An economic impact analysis projected that the creation of 800 jobs in the Casino Hotel sector in Cherokee County will add 500 indirect jobs to the economy. This represents an economic multiplier of 1.66. The wages and benefits will support other job creators such as local retailers, doctors offices, the local hospital, and beyond. The job types most likely created will be in food preparation, food service, office and administrative, building maintenance, and service occupations. (Source: EMSI Data)
One problem that Cherokee County has faced is the issue of losing young people to urban areas because of a perceived lack of local employment opportunity. Currently the median age of Cherokee County's workforce is 46 years old. While the majority of jobs are projected to be held by individuals 45 to 54 years of age, a significant number of jobs will be filled by a younger demographic of worker. It is anticipated that 239, or 17 percent, of the direct and indirect jobs will be held by men and women 35 to 44 years of age. (Source: EMSI Data)
One other issue that may be resolved for Cherokee County by locating the Casino here is the lack of natural gas service. Natural gas service has never been provided in Cherokee, Clay, or Graham Counties. This was primarily due to two factors, lack of demand for the service and the high cost of infrastructure investment necessary to serve the area. Locating an EBCI Casino in Murphy will increase the demand of natural gas which will help crease an economic incentive for a natural gas provider to bring the service to Cherokee County.
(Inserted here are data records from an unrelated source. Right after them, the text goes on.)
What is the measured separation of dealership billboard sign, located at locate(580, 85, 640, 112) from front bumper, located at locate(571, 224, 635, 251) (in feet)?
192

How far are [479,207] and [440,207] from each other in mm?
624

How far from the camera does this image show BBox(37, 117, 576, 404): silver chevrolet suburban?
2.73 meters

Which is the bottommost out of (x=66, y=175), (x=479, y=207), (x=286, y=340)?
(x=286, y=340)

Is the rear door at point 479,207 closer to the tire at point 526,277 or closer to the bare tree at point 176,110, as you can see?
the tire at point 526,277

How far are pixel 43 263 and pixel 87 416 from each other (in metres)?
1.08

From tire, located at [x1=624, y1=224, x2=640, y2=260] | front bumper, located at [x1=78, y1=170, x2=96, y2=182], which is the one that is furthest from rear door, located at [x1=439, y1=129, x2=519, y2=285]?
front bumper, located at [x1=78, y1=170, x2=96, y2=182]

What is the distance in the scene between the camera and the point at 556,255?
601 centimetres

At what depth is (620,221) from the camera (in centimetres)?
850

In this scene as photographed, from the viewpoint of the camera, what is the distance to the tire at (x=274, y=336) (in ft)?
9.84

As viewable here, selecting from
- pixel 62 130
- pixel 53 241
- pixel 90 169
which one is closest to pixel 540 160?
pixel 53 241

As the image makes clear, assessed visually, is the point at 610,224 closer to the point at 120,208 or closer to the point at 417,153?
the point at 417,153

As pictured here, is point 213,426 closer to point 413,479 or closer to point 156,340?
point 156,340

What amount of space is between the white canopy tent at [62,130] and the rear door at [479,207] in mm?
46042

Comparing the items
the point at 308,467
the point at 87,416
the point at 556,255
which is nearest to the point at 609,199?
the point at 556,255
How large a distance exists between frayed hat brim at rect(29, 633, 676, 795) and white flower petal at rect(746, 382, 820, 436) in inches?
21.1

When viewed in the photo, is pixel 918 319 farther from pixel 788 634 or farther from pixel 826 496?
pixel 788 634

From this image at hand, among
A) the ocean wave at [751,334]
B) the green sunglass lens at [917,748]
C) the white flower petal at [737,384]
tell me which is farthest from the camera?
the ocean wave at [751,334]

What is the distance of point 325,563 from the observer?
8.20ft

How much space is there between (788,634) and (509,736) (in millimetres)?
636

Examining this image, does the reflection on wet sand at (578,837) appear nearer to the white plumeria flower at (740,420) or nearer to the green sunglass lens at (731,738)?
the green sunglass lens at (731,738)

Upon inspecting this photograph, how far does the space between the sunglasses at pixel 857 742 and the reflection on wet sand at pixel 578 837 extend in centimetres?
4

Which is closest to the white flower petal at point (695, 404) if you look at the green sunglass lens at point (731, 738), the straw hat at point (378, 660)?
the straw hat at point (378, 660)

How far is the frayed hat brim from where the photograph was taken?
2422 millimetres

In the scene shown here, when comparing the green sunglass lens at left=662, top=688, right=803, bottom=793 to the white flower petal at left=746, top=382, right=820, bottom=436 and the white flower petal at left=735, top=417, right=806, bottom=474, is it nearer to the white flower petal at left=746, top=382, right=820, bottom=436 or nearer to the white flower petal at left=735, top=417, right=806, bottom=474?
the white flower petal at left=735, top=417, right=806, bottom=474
Natural Gas service is very important to Cherokee County's future development. Natural gas is one of the least expensive forms of energy and is required by one in three industries. If Cherokee County is going to be successful in maintaining an industrial base and attracting new industry to our county we will need natural gas service. We have been working with our economic development partners to develop plans for providing this service. (Source: NC Dept. of Commerce)
In conclusion, the creatioon of an EBCI Casino will spur Cherokee County's economy in many ways. The most beneficial impact will be the creation of jobs both directly and indirectly from the project. It will also bring possibility of new commercial and retail growth to the County, and allow for better utilization of the existing assets and infrastructure in the community.